Leitartikel

Die Autonomie sind wir

 

Wiederherstellung und Reform der Autonomie hat der Landeshauptmann zur Chefsache erklärt. Er verhandelt. Aber was ist mit Transparenz und Teilhabe? von Georg Mair, Chefredakteur

Landeshauptmann Arno Kompatscher hat die Reform der Autonomie bestimmt nicht allein geplant. Er wird sich etwa mit Walter Obexer oder Esther Happacher von der Universität Innsbruck beraten haben. Mit den Rechtsgelehrten, die glauben, dass die Autonomie in Not ist, ausgehöhlt wie ein alter Baum. Aber was einen schon stutzig macht, ist der Satz von Kompatscher: Ich rede mit Rom.

Im Moment stocken die Wiederherstellung und Reform der Autonomie. Es wird, bis es wahr wird, wohl noch mindestens ein, zwei Jahre dauern. Der Landeshauptmann hat damit das Überleben seiner Regierung in Bozen verbunden. Wie wichtig ihm die Angelegenheit ist, belegt das Interview mit den Dolomiten in der vergangenen Woche. Er spricht wieder mit dem Tagblatt und es mit ihm.

Eigentlich dürfte es bei einer Reform der Autonomie oder auch nur der Reparatur der „verlorenen“ Kompetenzen kein Ich geben. Keinen Mann allein an der Spitze, der einsam nach Rom reitet, sondern ein „Wir“. Yes, we can, und nicht Yes, I can.

Es war einmal ein Autonomiekonvent, ja es klingt so fantastisch und weit weg wie ein Grimmsches Märchen, dabei fand er von 2015 bis 2017 statt.
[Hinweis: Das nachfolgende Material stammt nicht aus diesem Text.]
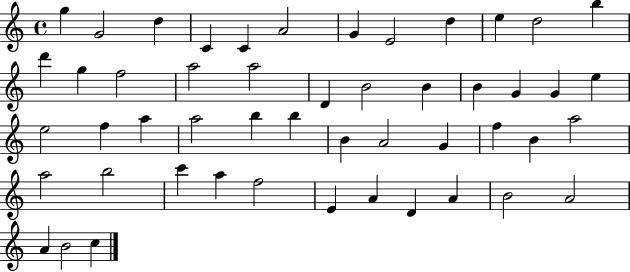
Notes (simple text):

G5/q G4/h D5/q C4/q C4/q A4/h G4/q E4/h D5/q E5/q D5/h B5/q D6/q G5/q F5/h A5/h A5/h D4/q B4/h B4/q B4/q G4/q G4/q E5/q E5/h F5/q A5/q A5/h B5/q B5/q B4/q A4/h G4/q F5/q B4/q A5/h A5/h B5/h C6/q A5/q F5/h E4/q A4/q D4/q A4/q B4/h A4/h A4/q B4/h C5/q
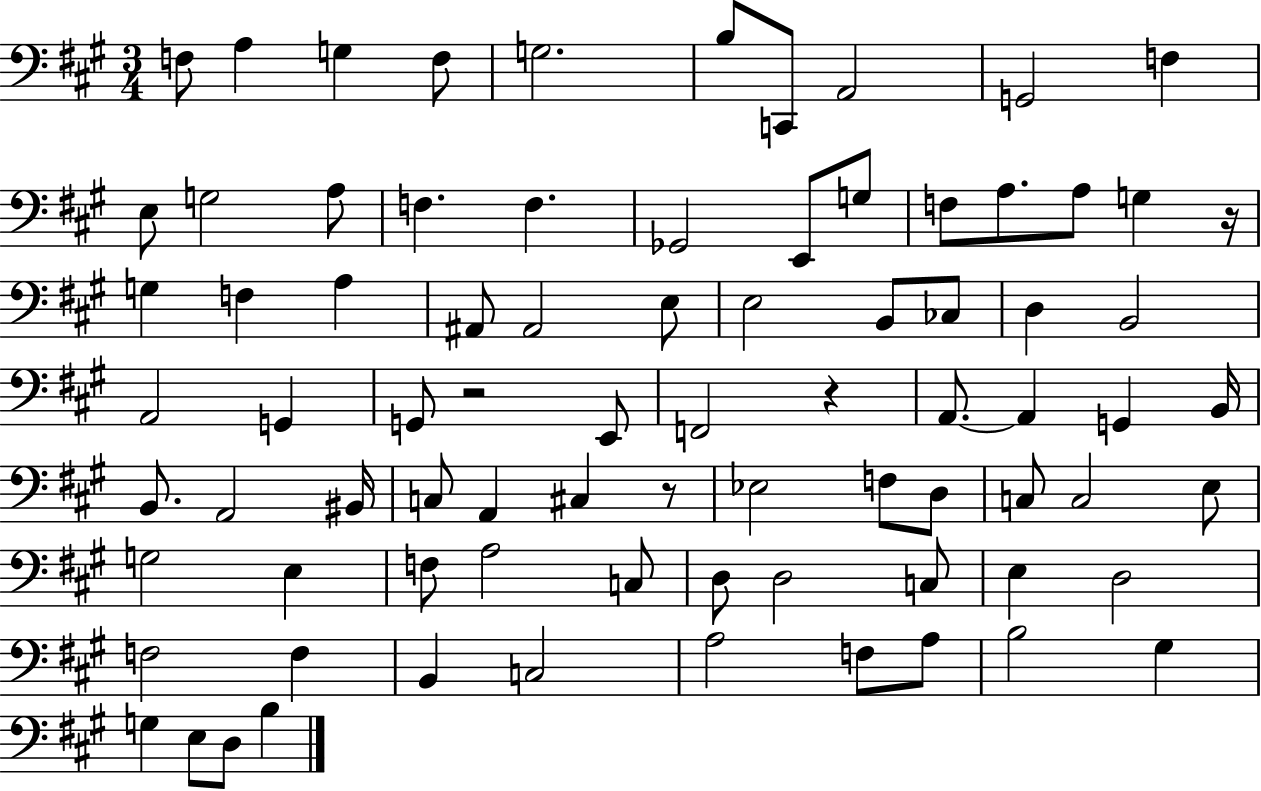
F3/e A3/q G3/q F3/e G3/h. B3/e C2/e A2/h G2/h F3/q E3/e G3/h A3/e F3/q. F3/q. Gb2/h E2/e G3/e F3/e A3/e. A3/e G3/q R/s G3/q F3/q A3/q A#2/e A#2/h E3/e E3/h B2/e CES3/e D3/q B2/h A2/h G2/q G2/e R/h E2/e F2/h R/q A2/e. A2/q G2/q B2/s B2/e. A2/h BIS2/s C3/e A2/q C#3/q R/e Eb3/h F3/e D3/e C3/e C3/h E3/e G3/h E3/q F3/e A3/h C3/e D3/e D3/h C3/e E3/q D3/h F3/h F3/q B2/q C3/h A3/h F3/e A3/e B3/h G#3/q G3/q E3/e D3/e B3/q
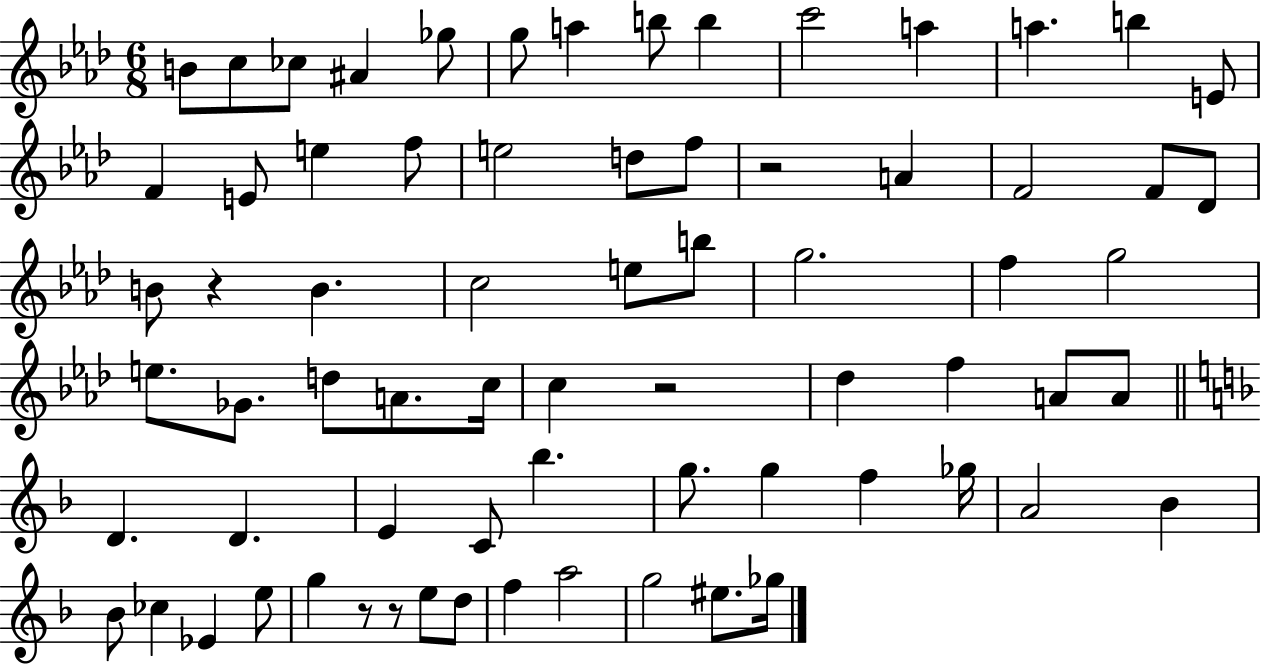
X:1
T:Untitled
M:6/8
L:1/4
K:Ab
B/2 c/2 _c/2 ^A _g/2 g/2 a b/2 b c'2 a a b E/2 F E/2 e f/2 e2 d/2 f/2 z2 A F2 F/2 _D/2 B/2 z B c2 e/2 b/2 g2 f g2 e/2 _G/2 d/2 A/2 c/4 c z2 _d f A/2 A/2 D D E C/2 _b g/2 g f _g/4 A2 _B _B/2 _c _E e/2 g z/2 z/2 e/2 d/2 f a2 g2 ^e/2 _g/4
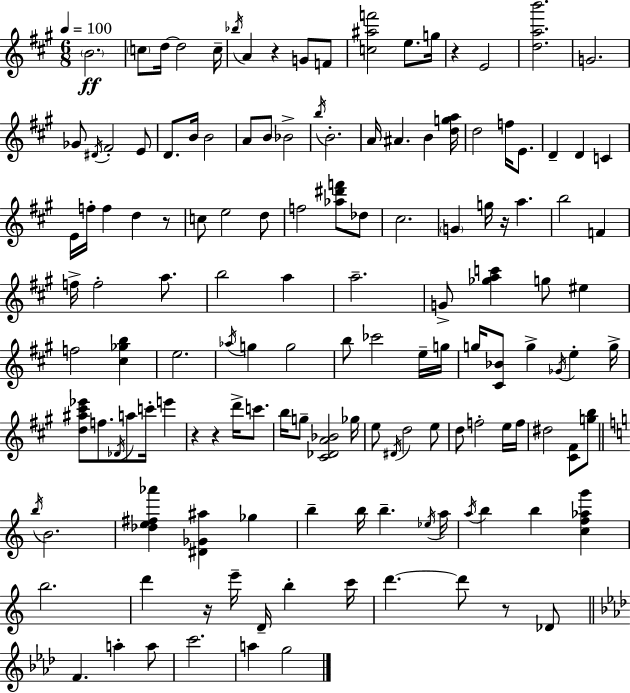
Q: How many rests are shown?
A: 8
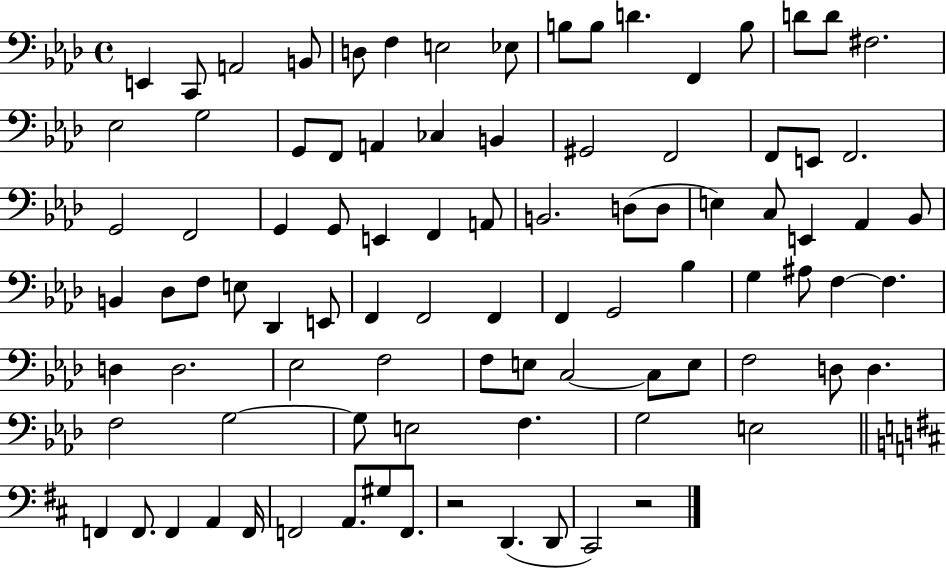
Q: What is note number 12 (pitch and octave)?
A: F2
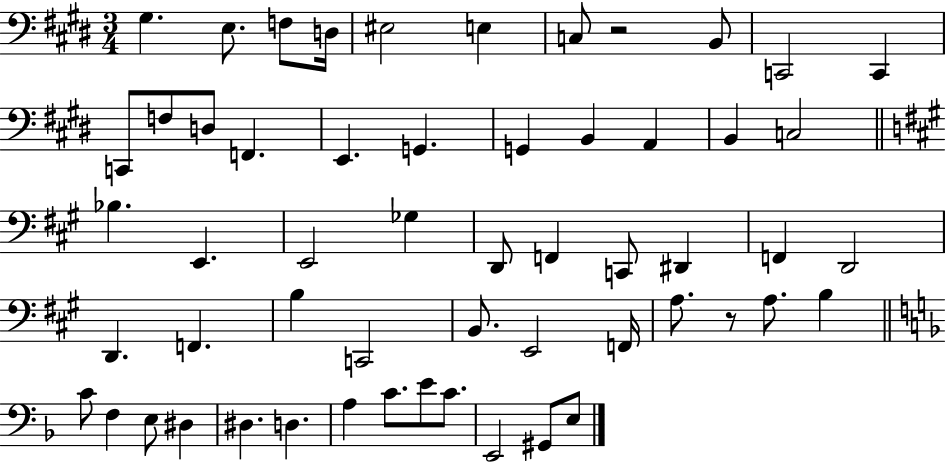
{
  \clef bass
  \numericTimeSignature
  \time 3/4
  \key e \major
  gis4. e8. f8 d16 | eis2 e4 | c8 r2 b,8 | c,2 c,4 | \break c,8 f8 d8 f,4. | e,4. g,4. | g,4 b,4 a,4 | b,4 c2 | \break \bar "||" \break \key a \major bes4. e,4. | e,2 ges4 | d,8 f,4 c,8 dis,4 | f,4 d,2 | \break d,4. f,4. | b4 c,2 | b,8. e,2 f,16 | a8. r8 a8. b4 | \break \bar "||" \break \key f \major c'8 f4 e8 dis4 | dis4. d4. | a4 c'8. e'8 c'8. | e,2 gis,8 e8 | \break \bar "|."
}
Auf diesem Konvent wurde mit viel Engagement über die Autonomie geredet. Es war ein partizipativer Prozess, um dieses Wort zu gebrauchen, das so oft im Munde geführt und am Ende verraten wird, weil der Prozess keine Folgen hat. Weil den schönen Worten, den vollmundigen Reden, keine Taten folgen. So war es auch nach dem -Autonomiekonvent. Vor allem die Südtiroler Volkspartei hatte kein Interesse, die Reform der Autonomie auf den Ergebnissen des Konvents aufzubauen.

Es hätten dabei ja auch Leute mitreden können, die nicht der SVP angehören, die Opposition gar. Es hätte dabei über Dinge geredet werden können wie eine mehrsprachige Schule, den Proporz, dass Südtirol nicht mehr nur aus Deutschen,
Italienern und Ladinern besteht, dass die benachteiligte Minderheit in Südtirol nicht mehr die deutsche, sondern die italienische Sprachgruppe ist. Es hätte eine Diskussion sein können, die in die Zukunft gerichtet ist, in der es nicht nur darum geht, was wir entscheiden können, sondern was für eine Gesellschaft wir sein wollen.

Es hätte ein Aufbruch sein können, ein Zeichen: Die Autonomie gehört allen. So, wie es jetzt ist, ist es eine Diskussion zwischen dem Mann oben und ein paar Fachleuten und der Regierung in Rom. Der Landtag hat nichts mitzureden, irgendwann einmal wird ihm das Autonomie-papier zur Kenntnis gebracht werden.

Nach dem Autonomiekonvent, an dem ausgewählte Personen aus dem Volk teilnahmen, passiert es jetzt wieder: Die Vertreter und Vertreterinnen, die das Volk gewählt hat, haben in Sachen Autonomie keine Stimme.

Luis Durnwalder war also nicht der letzte Landeshauptmann, der vieles allein oder mit ein paar Vertrauten entschieden hat. Als Arno Kompatscher vor zehn Jahren ihn abgelöst hat, hat er es uns anders versprochen: Teilhabe und Transparenz. Damit die Leute sich nicht weiter von der Politik abwenden, Politikverdrossenheit sich nicht weiter ausbreitet, muss ihm jetzt gelingen, was er versprochen hat: die Reparatur der Autonomie.